---------- Extrait du document

Il était une fois le cinéma belge (3/4)
Bruxelles, trois fois

Un festival uniquement consacré à Bruxelles, c’est une multitude de visions différentes d’une même ville, perçues différemment par chaque spectateur. Une myriade de points de vue donc, qui s’additionnent et forment un kaléidoscope inédit, une vision complexe, unique…

Maryline Laurin, notre correspondante marseillaise en Bretagne a rencontré trois spectateurs qui ont débriefé avec elle le festival Travelling et lui ont expliqué ce qu’ils en avaient retenu, ce qu’ils en conserveront. Ce qu’est à leurs yeux ce cinéma belge qu’ils ont découvert en profondeur.

 

Par Maryline Laurin

 

Lors de l’avant-première de Bullhead de Michael R .Roskam je croise Danielle, une spectatrice assidue qui fréquente le Festival Travelling Rennes Métropole depuis une dizaine d’années. Lorsqu’elle a appris que, cette année, la ville choisie était Bruxelles, elle n’a pas été rebutée. Au contraire, elle s’est dit que ce serait une bonne opportunité pour élargir ses connaissances cinématographiques belges. Elle a vu dix films sur les 170 proposés. Elle aurait aimé pouvoir en découvrir davantage. Il faut dire que la programmation est très dense, sur plusieurs lieux et regroupée sur l’après-midi et la soirée. Les choix sont donc cornéliens et le don d’ubiquité est exigé chaque jour.

--------------------

Recopiez intégralement l'article sur le festival Travelling, sans rien y modifier. Les données qui suivent n'ont aucun rapport avec l'article sur le festival Travelling.

---------- Données fournies

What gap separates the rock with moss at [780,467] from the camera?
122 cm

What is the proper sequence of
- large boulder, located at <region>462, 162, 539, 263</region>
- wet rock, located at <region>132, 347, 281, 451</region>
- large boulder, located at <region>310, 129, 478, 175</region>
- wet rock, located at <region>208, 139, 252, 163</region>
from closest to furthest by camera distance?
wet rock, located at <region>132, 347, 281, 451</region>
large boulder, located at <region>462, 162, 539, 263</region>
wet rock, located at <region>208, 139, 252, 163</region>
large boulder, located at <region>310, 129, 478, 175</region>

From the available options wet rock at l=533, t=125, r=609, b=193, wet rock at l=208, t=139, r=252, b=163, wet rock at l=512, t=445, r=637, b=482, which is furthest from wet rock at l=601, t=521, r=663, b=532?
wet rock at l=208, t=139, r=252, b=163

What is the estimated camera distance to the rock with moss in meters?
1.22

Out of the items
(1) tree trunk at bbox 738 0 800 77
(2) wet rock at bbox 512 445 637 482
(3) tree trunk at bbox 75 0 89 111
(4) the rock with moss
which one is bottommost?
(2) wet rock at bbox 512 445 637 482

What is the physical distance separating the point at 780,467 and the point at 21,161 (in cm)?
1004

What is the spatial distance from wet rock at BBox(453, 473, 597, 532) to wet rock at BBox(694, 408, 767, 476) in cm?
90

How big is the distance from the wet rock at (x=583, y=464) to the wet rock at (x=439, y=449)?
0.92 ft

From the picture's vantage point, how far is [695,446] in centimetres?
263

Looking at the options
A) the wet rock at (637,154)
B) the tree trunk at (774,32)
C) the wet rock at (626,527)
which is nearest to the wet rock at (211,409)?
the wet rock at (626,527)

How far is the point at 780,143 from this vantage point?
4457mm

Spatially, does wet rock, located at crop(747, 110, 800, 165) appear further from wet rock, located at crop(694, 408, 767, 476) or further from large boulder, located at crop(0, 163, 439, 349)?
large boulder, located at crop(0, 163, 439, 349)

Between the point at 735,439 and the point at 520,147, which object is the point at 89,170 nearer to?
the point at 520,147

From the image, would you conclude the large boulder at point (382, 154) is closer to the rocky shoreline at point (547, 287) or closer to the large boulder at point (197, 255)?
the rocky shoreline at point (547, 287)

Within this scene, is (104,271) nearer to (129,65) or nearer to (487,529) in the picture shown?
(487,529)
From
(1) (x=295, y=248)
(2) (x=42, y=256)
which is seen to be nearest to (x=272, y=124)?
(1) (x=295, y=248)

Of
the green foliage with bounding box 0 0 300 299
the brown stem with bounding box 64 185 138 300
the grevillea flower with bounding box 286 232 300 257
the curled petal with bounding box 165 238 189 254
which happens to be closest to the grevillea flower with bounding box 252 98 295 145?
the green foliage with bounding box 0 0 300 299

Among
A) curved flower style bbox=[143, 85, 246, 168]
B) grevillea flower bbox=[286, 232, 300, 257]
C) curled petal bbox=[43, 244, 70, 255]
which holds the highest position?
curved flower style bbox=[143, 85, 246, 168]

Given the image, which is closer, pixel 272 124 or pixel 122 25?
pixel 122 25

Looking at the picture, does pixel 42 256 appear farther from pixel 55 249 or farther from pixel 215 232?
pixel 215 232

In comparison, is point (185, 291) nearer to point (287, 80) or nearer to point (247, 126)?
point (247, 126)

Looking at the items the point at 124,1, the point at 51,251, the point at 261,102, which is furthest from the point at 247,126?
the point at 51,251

--------------------

**Résultat final**:
Il était une fois le cinéma belge (3/4)
Bruxelles, trois fois

Un festival uniquement consacré à Bruxelles, c’est une multitude de visions différentes d’une même ville, perçues différemment par chaque spectateur. Une myriade de points de vue donc, qui s’additionnent et forment un kaléidoscope inédit, une vision complexe, unique…

Maryline Laurin, notre correspondante marseillaise en Bretagne a rencontré trois spectateurs qui ont débriefé avec elle le festival Travelling et lui ont expliqué ce qu’ils en avaient retenu, ce qu’ils en conserveront. Ce qu’est à leurs yeux ce cinéma belge qu’ils ont découvert en profondeur.

 

Par Maryline Laurin

 

Lors de l’avant-première de Bullhead de Michael R .Roskam je croise Danielle, une spectatrice assidue qui fréquente le Festival Travelling Rennes Métropole depuis une dizaine d’années. Lorsqu’elle a appris que, cette année, la ville choisie était Bruxelles, elle n’a pas été rebutée. Au contraire, elle s’est dit que ce serait une bonne opportunité pour élargir ses connaissances cinématographiques belges. Elle a vu dix films sur les 170 proposés. Elle aurait aimé pouvoir en découvrir davantage. Il faut dire que la programmation est très dense, sur plusieurs lieux et regroupée sur l’après-midi et la soirée. Les choix sont donc cornéliens et le don d’ubiquité est exigé chaque jour.